Styling the Search Page
The default styling is pretty basic and will not look much like the rest of your website. As you can see, I have modified the html so the page fits with the rest of my site. That was pretty easy to do since the developer of Sphider uses a template system. search.php just calls in the parts for a header, the search form and a footer and places them properly. I simply went to templates/standard/header.html and templates/standard/footer.html and added my standard header and footer code. I also made a couple of modifications in search.php to hardwire my modified header and footer into the system:
- Replace include “$template_dir/$template/header.html”; with include ‘templates/standard/header.html’;
- Replace include “$template_dir/$template/footer.html”; with include ‘templates/standard/footer.html’;
Sphider offers a number of other possibilities that I did not explore.
- You can tell Sphider to index a variety of websites. This might be handy if you wanted to create a system to search for information on cars, for example. You could index cars sites from around the web, then assign them to categories by make to make it easier for your users to find the information they want.
- You can index MS Word, Power Point and Excel documents if you have a need.
- You can configure Sphider for more complex searches using AND and OR.
- Sphider provides statistics about your site like: the most commonly found keywords, so you could exclude them from future indexing if they weren’t helpful; the largest pages on your site (kb); the most popular searches, so you can add content to help your visitors; a search log so you can know when people were searching for different things and how much your search engine is getting used; and a list of the size of each of your database tables.
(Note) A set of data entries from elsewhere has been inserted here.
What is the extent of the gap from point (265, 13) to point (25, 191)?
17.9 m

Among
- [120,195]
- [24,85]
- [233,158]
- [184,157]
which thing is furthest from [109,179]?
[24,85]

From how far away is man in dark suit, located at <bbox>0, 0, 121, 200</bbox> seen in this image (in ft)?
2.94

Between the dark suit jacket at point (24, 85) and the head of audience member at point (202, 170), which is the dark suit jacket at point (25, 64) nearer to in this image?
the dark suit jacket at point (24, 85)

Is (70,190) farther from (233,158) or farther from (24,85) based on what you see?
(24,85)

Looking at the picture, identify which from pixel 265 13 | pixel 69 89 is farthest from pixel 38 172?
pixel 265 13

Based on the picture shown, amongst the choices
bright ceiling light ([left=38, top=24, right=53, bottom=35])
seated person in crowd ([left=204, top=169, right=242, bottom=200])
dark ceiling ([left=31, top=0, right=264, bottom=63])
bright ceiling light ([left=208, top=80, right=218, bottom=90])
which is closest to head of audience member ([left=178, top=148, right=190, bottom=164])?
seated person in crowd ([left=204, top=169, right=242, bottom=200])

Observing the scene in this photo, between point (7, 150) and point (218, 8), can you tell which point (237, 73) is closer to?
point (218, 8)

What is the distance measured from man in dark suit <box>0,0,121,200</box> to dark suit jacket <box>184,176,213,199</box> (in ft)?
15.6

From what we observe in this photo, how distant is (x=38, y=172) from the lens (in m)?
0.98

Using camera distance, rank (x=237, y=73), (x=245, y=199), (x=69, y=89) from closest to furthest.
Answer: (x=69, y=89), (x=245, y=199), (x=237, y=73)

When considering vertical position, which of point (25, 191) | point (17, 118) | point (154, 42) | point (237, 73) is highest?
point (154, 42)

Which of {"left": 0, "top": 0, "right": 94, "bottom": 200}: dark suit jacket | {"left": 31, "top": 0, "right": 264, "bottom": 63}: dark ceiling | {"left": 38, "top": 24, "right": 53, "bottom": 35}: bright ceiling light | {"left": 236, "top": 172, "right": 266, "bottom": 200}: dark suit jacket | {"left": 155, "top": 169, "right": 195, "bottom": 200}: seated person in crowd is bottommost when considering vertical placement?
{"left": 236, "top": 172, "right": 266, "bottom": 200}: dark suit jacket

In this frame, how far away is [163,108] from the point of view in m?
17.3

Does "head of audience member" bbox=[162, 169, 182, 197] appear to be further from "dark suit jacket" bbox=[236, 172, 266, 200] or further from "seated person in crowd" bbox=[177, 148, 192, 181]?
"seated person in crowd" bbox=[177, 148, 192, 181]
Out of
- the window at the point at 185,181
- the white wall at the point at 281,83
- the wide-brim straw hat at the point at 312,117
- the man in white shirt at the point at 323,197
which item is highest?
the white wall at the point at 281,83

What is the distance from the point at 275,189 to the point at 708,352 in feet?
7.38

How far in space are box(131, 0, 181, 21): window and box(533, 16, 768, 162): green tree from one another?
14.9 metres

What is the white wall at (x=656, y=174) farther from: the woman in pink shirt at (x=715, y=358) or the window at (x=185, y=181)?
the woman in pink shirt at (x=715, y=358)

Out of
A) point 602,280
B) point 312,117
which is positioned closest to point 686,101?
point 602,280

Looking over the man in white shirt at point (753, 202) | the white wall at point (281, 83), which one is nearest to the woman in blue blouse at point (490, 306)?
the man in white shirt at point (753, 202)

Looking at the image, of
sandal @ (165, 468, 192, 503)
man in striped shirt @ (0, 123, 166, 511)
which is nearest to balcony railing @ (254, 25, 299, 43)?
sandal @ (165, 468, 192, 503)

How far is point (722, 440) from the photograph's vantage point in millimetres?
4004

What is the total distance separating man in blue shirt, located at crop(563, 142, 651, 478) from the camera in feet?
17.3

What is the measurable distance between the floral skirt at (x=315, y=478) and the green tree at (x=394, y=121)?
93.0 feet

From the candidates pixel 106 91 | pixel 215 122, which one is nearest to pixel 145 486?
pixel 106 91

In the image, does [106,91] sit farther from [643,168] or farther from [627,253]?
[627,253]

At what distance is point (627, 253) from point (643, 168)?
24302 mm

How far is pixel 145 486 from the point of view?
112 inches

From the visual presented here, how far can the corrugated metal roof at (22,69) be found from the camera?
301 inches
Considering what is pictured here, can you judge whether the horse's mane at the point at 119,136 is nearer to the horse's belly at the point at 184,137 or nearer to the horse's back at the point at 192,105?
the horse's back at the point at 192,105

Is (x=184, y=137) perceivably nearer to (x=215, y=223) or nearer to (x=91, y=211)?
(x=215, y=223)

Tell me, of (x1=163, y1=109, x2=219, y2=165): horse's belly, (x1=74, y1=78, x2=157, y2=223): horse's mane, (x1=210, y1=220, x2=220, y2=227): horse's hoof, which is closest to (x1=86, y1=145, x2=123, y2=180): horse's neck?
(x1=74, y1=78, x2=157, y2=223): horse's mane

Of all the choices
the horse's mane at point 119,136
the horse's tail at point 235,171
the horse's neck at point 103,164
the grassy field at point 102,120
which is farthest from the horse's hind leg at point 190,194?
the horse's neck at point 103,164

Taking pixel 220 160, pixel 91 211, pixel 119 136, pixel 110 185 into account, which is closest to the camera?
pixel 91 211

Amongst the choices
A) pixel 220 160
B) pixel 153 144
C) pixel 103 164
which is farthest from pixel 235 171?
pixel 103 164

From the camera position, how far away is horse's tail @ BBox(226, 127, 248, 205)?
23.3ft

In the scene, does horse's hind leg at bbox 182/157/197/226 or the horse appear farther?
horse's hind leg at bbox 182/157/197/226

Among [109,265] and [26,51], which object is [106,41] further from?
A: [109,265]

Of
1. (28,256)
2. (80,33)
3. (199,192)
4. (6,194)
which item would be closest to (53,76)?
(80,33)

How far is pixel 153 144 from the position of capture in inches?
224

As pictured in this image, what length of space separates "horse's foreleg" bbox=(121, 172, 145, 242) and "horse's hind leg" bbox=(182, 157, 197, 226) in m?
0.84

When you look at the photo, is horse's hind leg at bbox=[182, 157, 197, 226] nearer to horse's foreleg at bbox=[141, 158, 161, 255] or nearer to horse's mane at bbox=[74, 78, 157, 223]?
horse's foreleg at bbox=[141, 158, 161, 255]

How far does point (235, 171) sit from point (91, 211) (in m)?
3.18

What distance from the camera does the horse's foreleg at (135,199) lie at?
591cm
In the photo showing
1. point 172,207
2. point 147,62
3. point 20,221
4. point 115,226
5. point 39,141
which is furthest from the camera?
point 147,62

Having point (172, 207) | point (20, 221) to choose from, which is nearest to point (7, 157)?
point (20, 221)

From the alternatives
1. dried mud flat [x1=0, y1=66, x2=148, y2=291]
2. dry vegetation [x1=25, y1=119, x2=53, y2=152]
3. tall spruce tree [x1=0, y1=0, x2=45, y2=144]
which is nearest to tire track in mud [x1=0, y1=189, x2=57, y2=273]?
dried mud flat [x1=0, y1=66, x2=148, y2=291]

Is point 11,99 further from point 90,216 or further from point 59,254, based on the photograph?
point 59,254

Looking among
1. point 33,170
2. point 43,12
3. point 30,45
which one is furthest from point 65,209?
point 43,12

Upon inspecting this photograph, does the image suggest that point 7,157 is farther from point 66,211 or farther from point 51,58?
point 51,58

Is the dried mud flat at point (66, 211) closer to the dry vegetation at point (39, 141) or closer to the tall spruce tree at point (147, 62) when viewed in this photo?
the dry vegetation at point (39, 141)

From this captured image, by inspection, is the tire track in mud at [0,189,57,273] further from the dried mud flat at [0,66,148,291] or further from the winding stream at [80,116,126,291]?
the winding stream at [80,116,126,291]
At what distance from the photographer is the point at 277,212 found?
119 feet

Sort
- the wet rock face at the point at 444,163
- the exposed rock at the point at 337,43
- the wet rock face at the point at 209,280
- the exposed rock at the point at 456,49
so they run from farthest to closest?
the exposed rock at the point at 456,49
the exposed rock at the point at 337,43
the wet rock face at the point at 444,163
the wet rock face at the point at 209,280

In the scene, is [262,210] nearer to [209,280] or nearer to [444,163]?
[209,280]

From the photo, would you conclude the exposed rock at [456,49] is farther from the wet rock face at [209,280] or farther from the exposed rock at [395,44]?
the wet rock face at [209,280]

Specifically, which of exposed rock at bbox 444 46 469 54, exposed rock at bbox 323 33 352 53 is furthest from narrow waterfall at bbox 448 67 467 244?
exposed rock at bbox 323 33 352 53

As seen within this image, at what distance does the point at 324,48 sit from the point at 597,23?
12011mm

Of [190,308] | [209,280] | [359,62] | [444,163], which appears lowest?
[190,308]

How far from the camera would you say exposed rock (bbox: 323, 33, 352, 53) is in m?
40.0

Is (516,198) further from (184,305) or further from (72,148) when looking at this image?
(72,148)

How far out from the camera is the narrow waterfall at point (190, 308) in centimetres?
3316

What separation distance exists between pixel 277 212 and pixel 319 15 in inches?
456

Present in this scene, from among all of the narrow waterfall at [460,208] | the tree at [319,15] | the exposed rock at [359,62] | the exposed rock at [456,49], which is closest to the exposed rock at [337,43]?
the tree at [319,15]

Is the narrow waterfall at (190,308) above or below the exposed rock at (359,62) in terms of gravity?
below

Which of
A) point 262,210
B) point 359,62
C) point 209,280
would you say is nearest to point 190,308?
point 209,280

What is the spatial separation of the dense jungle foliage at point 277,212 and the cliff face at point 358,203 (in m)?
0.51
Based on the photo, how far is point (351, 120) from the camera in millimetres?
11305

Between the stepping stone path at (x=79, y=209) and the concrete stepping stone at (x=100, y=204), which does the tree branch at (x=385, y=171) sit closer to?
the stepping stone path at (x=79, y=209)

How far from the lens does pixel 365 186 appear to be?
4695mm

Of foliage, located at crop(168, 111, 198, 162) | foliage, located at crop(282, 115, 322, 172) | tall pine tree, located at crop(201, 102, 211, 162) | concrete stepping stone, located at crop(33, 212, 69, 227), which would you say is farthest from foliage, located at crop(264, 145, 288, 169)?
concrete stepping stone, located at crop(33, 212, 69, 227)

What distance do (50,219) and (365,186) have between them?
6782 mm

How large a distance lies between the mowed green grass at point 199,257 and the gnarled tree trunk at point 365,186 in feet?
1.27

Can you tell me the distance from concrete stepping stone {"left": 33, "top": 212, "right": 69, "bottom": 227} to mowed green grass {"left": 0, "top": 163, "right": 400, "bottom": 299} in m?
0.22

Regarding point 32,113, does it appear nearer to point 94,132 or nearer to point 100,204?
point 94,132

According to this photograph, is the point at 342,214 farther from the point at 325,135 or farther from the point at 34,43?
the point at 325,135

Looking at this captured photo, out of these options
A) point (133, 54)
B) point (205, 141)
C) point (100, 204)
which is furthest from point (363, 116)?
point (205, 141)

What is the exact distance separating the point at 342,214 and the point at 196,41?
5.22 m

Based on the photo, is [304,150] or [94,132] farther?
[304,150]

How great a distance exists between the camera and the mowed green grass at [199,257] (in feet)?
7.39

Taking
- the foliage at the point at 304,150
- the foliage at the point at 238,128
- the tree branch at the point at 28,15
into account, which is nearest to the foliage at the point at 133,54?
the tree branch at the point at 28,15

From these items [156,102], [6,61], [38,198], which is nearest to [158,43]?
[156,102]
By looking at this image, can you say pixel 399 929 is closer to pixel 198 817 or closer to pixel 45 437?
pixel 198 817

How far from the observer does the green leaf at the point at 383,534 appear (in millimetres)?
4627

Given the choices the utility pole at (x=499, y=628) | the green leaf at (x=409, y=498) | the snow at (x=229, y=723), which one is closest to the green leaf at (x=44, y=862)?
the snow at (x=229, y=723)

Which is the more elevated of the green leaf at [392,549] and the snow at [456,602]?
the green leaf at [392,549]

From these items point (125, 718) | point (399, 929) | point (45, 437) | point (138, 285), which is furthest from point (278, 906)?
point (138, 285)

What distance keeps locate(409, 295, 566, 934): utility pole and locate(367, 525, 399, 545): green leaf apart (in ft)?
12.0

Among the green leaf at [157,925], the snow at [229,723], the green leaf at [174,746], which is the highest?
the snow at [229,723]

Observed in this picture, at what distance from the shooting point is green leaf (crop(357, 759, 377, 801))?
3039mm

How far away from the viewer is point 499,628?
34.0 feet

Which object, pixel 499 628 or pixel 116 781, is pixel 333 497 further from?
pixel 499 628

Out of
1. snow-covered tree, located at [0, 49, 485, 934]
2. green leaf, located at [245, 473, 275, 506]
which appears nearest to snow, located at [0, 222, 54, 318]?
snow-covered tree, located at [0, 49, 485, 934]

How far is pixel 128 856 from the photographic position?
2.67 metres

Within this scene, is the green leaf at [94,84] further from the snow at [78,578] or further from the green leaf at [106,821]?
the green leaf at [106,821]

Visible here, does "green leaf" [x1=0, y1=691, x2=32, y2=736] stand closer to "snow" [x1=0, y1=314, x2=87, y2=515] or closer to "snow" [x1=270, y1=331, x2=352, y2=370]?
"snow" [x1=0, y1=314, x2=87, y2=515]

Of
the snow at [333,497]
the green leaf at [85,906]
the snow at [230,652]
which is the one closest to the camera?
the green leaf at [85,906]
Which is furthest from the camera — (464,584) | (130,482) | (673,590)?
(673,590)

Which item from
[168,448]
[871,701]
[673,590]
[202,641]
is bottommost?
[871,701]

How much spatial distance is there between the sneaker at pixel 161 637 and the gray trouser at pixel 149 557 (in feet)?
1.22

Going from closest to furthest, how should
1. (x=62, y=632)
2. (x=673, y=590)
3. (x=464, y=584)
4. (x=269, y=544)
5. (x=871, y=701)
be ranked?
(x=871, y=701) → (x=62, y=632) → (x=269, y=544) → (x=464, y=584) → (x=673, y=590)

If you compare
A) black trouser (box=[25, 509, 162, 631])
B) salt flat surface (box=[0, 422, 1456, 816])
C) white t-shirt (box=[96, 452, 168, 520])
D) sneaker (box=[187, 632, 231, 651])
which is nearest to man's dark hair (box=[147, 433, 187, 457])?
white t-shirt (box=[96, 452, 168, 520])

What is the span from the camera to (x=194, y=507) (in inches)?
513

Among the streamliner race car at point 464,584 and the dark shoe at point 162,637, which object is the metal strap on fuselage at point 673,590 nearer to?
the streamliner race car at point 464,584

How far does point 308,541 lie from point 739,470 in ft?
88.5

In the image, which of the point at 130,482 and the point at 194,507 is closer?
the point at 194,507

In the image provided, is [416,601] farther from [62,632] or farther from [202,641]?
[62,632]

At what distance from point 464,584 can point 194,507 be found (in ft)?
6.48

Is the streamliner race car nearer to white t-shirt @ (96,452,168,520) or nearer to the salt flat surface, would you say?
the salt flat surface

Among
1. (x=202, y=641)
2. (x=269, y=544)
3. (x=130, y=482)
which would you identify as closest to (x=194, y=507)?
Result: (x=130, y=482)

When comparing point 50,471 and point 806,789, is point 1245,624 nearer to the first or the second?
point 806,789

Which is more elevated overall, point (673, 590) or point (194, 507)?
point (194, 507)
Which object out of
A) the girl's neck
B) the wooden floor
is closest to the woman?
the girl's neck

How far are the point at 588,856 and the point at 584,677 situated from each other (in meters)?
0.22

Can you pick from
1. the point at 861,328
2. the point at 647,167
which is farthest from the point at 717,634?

- Sphider lists all the URL’s it scans during indexing. Sometimes they will be dead links and Sphider will indicate that by saying that they have fewer than ten words on them. Image-based PDF’s will give that same indication.
All in all it’s a pretty good system. The official documentation is very sparse, but there is a forum that may be able to help if you have questions. I generally Google “sphider whatever my issue is”. Since there don’t seem to be any other Sphiders out there, I get right to the help I need.